↓
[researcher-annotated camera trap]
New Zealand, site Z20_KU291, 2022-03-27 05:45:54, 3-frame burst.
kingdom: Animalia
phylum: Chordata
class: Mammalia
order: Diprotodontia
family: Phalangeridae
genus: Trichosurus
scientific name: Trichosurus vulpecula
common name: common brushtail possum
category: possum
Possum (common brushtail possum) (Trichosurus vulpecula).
↑
### Required action
Copy out each entry above with no deviation.

### Problem solution
[researcher-annotated camera trap]
New Zealand, site Z20_KU291, 2022-03-27 05:45:54, 3-frame burst.
kingdom: Animalia
phylum: Chordata
class: Mammalia
order: Diprotodontia
family: Phalangeridae
genus: Trichosurus
scientific name: Trichosurus vulpecula
common name: common brushtail possum
category: possum
Possum (common brushtail possum) (Trichosurus vulpecula).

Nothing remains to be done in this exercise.